Put the part that opens with the line containing "Which item among" and closes with the line containing "How far from the recording" into a Markdown table with the columns Row and Line, one numbered row per line. Leave out blank lines and pictures.

-*-*-

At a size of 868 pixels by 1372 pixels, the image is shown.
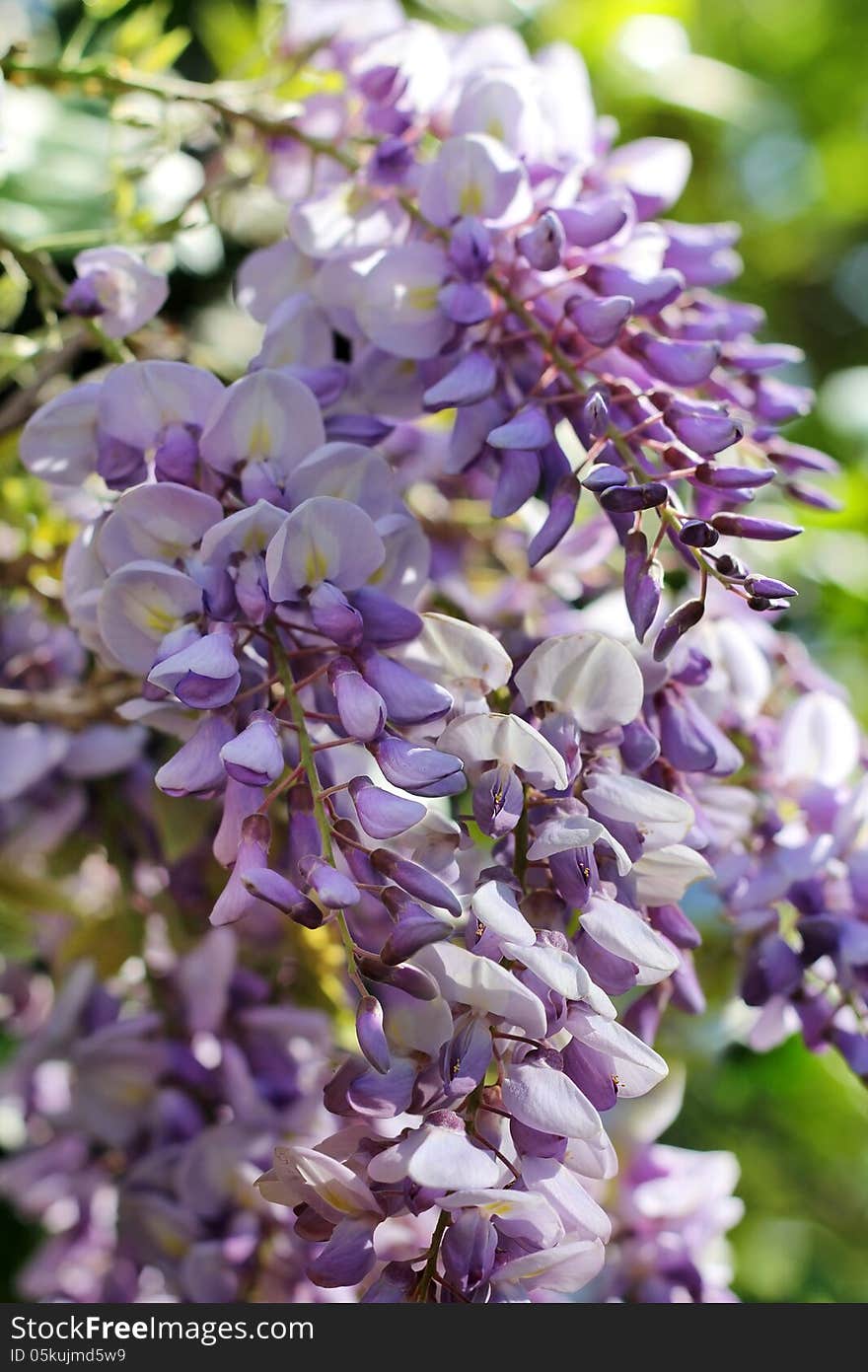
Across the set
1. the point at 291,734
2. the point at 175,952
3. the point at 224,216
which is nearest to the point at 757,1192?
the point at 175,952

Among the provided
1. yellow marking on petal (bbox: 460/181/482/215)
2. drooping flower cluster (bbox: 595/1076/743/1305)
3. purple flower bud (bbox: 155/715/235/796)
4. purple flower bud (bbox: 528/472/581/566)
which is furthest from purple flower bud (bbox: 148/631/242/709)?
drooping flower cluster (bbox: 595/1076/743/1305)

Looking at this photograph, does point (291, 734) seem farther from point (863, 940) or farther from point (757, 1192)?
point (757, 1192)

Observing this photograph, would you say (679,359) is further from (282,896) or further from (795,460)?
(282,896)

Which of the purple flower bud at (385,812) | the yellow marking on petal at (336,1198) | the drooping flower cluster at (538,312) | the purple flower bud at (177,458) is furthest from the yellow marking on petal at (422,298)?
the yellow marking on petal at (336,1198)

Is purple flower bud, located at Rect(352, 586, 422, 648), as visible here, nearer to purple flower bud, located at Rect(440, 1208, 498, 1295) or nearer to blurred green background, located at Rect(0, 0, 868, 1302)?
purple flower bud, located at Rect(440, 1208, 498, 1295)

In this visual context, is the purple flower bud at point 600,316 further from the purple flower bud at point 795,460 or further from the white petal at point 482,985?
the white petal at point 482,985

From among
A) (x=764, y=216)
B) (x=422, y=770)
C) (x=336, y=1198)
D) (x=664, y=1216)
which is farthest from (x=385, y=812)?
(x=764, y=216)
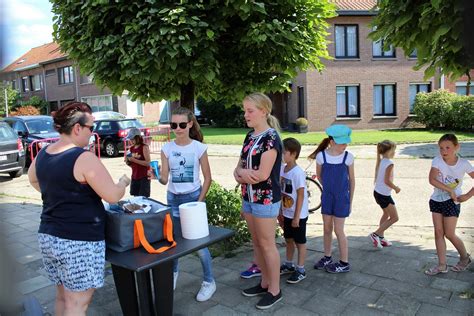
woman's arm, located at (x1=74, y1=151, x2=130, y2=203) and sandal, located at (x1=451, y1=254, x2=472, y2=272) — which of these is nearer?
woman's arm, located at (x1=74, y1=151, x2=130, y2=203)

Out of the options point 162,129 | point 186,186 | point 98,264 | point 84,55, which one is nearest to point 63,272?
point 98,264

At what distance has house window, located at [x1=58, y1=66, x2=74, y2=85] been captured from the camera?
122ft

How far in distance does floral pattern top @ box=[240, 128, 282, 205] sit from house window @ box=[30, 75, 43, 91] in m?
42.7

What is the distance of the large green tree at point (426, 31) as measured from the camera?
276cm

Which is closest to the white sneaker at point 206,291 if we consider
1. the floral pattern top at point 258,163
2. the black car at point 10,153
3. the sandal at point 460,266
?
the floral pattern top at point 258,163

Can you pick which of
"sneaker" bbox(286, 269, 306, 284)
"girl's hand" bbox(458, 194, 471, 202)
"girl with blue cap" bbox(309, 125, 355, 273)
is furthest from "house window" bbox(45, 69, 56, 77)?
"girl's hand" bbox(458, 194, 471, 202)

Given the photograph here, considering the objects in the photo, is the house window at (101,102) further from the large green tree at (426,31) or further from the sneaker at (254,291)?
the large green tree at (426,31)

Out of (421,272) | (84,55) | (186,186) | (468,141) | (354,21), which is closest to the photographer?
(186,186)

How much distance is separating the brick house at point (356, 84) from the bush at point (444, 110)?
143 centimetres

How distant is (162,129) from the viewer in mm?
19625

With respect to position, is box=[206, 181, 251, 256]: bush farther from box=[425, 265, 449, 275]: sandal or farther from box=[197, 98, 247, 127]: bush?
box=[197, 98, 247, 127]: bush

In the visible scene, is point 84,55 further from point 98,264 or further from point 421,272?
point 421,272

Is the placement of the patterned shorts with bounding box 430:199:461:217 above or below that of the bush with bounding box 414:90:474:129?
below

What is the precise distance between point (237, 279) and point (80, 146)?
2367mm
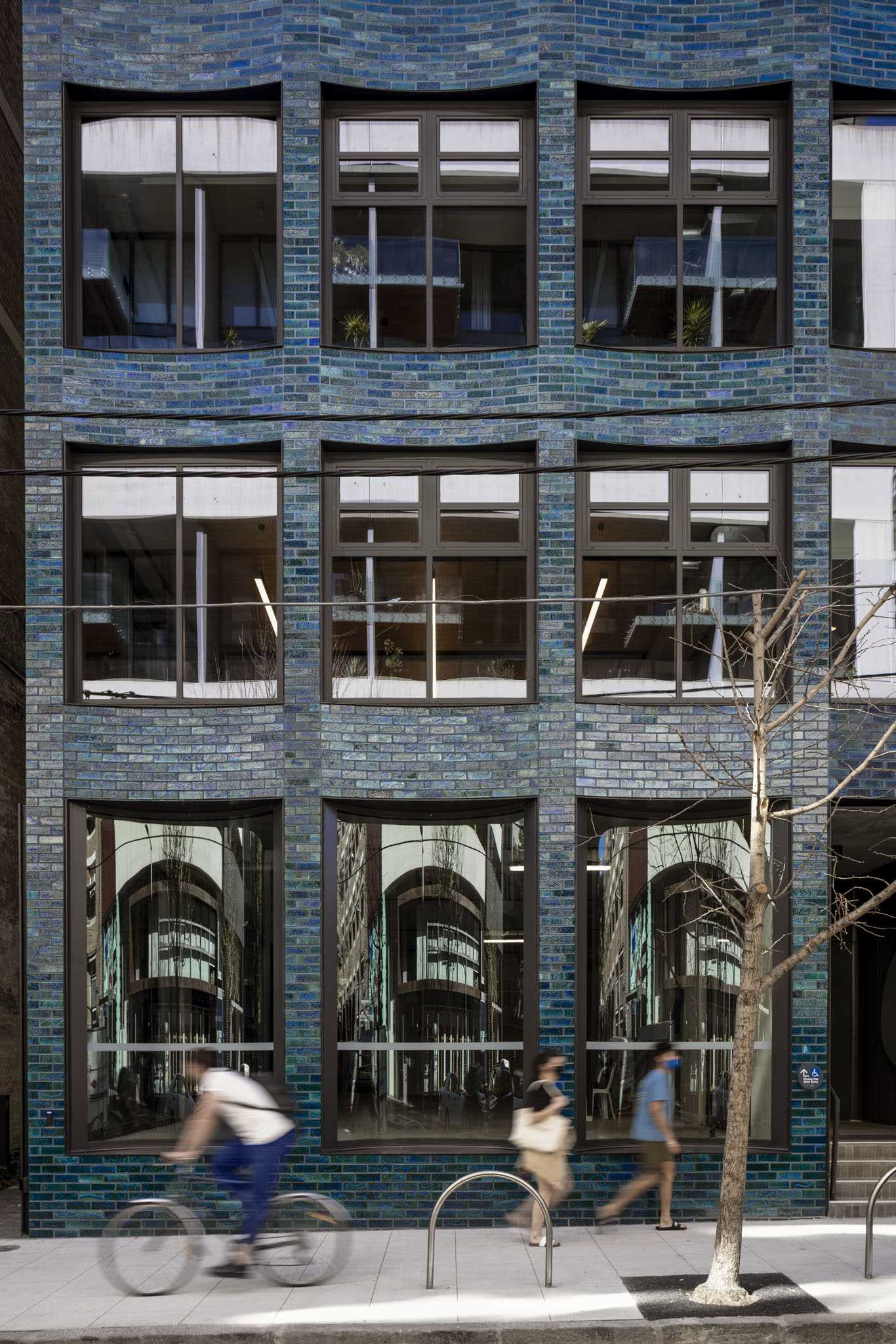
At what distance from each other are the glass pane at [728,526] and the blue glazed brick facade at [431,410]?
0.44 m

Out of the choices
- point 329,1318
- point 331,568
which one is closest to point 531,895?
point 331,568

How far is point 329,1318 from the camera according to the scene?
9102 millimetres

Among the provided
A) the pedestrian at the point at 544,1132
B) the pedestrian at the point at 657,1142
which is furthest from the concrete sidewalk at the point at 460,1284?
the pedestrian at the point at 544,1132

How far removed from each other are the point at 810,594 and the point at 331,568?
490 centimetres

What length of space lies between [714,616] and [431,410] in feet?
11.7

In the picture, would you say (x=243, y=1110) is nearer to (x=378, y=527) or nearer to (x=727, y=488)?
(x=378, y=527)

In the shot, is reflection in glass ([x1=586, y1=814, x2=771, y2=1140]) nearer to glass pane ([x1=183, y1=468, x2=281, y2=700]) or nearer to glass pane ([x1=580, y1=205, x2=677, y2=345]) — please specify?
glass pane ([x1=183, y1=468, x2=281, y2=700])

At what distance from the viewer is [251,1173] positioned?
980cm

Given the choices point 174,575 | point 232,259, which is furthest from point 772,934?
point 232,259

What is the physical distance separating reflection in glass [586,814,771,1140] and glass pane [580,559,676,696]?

-*-*-

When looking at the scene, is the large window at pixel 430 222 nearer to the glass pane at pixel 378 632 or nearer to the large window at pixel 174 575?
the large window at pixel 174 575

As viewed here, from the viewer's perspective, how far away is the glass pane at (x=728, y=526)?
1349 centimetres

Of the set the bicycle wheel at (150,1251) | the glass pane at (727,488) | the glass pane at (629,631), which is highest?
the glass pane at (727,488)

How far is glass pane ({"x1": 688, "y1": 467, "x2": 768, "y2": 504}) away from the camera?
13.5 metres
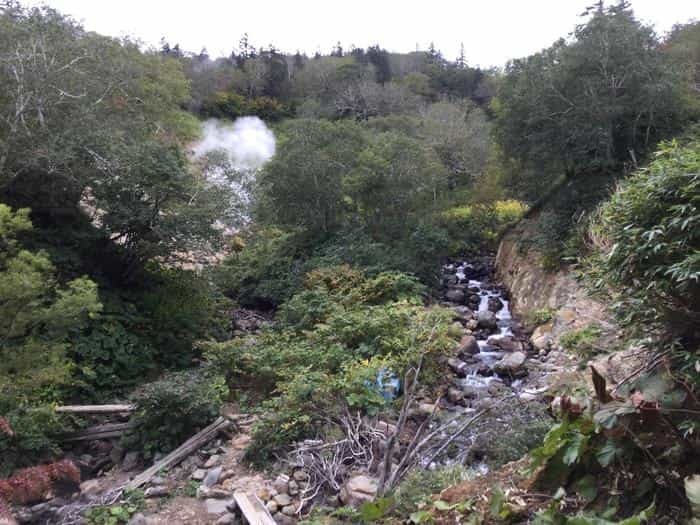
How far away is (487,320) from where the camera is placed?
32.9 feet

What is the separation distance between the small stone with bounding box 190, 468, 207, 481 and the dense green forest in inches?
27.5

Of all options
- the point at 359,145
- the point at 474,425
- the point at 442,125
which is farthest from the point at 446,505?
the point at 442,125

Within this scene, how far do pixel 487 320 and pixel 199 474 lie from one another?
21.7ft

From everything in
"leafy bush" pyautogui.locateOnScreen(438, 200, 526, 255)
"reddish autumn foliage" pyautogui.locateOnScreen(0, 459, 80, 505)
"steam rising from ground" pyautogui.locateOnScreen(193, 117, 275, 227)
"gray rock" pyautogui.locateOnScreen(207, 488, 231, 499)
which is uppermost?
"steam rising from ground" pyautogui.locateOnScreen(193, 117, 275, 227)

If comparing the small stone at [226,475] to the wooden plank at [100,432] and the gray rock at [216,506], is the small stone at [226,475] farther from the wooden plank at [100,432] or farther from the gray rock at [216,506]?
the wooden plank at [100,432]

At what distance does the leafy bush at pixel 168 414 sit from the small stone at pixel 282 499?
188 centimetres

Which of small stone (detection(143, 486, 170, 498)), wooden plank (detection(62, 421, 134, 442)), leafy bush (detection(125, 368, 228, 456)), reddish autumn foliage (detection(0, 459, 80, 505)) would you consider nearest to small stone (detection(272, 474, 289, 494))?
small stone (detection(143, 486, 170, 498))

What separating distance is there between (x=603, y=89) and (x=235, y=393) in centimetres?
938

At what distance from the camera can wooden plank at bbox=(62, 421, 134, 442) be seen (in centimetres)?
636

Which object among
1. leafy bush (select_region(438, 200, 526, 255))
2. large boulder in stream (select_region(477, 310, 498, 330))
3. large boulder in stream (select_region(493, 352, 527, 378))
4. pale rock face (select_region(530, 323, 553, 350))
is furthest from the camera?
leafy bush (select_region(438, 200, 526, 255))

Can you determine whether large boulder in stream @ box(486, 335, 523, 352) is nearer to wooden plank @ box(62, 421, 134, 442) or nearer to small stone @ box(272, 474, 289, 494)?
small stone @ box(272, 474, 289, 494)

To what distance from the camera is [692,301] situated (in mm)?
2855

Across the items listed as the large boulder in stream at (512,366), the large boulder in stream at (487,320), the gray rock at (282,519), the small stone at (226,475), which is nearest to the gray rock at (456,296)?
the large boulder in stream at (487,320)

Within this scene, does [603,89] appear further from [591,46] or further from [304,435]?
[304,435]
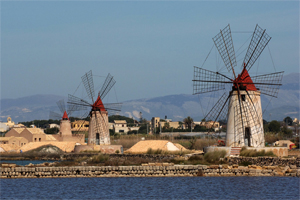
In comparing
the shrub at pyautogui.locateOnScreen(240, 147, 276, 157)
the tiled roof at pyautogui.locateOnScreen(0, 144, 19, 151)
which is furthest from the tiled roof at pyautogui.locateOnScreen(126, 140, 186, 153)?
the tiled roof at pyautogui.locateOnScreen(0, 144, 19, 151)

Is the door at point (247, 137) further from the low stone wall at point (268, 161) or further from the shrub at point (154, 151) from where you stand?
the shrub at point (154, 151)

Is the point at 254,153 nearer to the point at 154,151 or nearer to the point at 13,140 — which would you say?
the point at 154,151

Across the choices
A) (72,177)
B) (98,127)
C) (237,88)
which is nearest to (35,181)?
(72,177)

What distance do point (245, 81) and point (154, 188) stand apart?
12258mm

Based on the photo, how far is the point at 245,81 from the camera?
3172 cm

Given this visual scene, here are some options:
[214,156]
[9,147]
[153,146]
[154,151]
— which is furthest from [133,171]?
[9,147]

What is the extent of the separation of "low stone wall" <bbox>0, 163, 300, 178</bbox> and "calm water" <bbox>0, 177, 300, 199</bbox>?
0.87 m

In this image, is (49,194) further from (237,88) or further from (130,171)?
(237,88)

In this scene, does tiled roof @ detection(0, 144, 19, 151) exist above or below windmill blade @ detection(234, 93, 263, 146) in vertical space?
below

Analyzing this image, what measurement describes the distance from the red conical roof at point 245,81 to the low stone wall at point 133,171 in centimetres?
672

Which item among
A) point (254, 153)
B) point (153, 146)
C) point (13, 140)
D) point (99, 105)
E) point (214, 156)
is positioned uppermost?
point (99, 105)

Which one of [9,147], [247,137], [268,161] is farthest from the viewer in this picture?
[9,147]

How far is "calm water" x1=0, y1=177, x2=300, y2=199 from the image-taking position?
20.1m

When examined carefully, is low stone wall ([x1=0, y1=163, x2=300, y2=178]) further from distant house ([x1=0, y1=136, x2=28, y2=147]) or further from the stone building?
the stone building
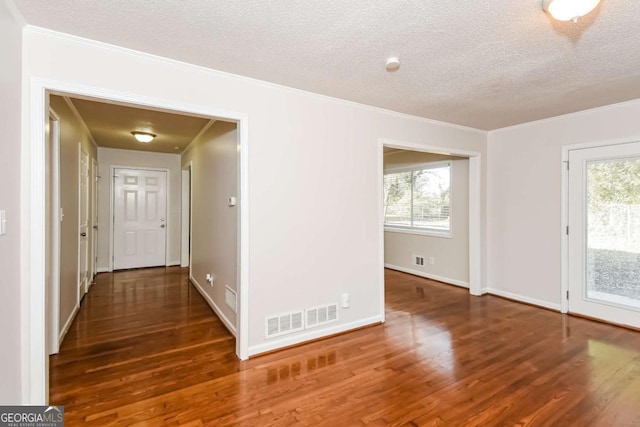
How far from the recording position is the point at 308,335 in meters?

-*-*-

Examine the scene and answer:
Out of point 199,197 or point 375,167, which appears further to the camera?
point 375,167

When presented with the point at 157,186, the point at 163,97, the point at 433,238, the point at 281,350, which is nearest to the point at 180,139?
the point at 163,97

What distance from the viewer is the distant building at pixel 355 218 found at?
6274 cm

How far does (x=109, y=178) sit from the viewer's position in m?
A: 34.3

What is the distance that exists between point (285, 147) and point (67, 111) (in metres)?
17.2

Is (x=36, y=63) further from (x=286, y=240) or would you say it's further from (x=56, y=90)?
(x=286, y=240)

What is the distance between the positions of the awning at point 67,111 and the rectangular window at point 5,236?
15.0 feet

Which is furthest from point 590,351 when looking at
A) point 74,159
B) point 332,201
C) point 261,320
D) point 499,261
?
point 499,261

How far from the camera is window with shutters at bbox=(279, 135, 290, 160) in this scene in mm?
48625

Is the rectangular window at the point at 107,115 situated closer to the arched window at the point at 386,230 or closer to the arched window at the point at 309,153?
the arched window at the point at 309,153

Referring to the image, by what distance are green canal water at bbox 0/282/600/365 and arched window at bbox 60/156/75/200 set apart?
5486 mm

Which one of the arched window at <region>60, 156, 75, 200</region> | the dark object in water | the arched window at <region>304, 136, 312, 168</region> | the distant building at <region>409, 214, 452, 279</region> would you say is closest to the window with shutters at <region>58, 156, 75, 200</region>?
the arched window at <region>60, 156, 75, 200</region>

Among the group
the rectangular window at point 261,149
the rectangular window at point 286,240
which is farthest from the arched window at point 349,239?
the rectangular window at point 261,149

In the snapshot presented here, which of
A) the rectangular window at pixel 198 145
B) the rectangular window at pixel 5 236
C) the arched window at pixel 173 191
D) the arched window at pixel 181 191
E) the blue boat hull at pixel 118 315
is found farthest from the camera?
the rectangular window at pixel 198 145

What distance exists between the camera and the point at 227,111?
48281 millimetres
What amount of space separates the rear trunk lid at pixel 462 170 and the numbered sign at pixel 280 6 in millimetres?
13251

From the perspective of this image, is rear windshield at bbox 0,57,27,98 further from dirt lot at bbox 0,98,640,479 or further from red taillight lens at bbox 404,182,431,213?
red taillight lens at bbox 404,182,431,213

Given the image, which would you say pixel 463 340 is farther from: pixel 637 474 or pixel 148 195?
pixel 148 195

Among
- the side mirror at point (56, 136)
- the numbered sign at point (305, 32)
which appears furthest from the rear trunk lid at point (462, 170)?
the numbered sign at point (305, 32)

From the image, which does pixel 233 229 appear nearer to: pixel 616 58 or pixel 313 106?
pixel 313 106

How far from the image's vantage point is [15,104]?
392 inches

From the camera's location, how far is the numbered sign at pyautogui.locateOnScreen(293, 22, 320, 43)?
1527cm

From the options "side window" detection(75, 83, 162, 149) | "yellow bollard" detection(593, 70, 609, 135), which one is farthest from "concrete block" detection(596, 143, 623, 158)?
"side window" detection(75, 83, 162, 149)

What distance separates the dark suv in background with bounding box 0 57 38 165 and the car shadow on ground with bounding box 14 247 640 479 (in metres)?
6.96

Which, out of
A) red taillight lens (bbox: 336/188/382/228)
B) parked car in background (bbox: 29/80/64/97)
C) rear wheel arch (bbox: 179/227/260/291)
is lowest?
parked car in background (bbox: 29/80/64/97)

-*-*-

» **Response to this exercise**
| Row | Line |
|---|---|
| 1 | Which item among |
| 2 | A) point (254, 153) |
| 3 | B) point (153, 146) |
| 4 | C) point (13, 140) |
| 5 | D) point (99, 105) |
| 6 | E) point (214, 156) |
| 7 | is positioned uppermost? |
| 8 | point (99, 105) |
| 9 | Which one of [9,147], [247,137], [268,161] is farthest from the viewer in this picture? |
| 10 | [9,147] |
| 11 | How far is "calm water" x1=0, y1=177, x2=300, y2=199 from the image-taking position? |
| 12 | 20.1m |
| 13 | When examined carefully, is low stone wall ([x1=0, y1=163, x2=300, y2=178]) further from distant house ([x1=0, y1=136, x2=28, y2=147]) or further from the stone building? |
| 14 | the stone building |
| 15 | How far from the recording position is the point at 308,335 in meters? |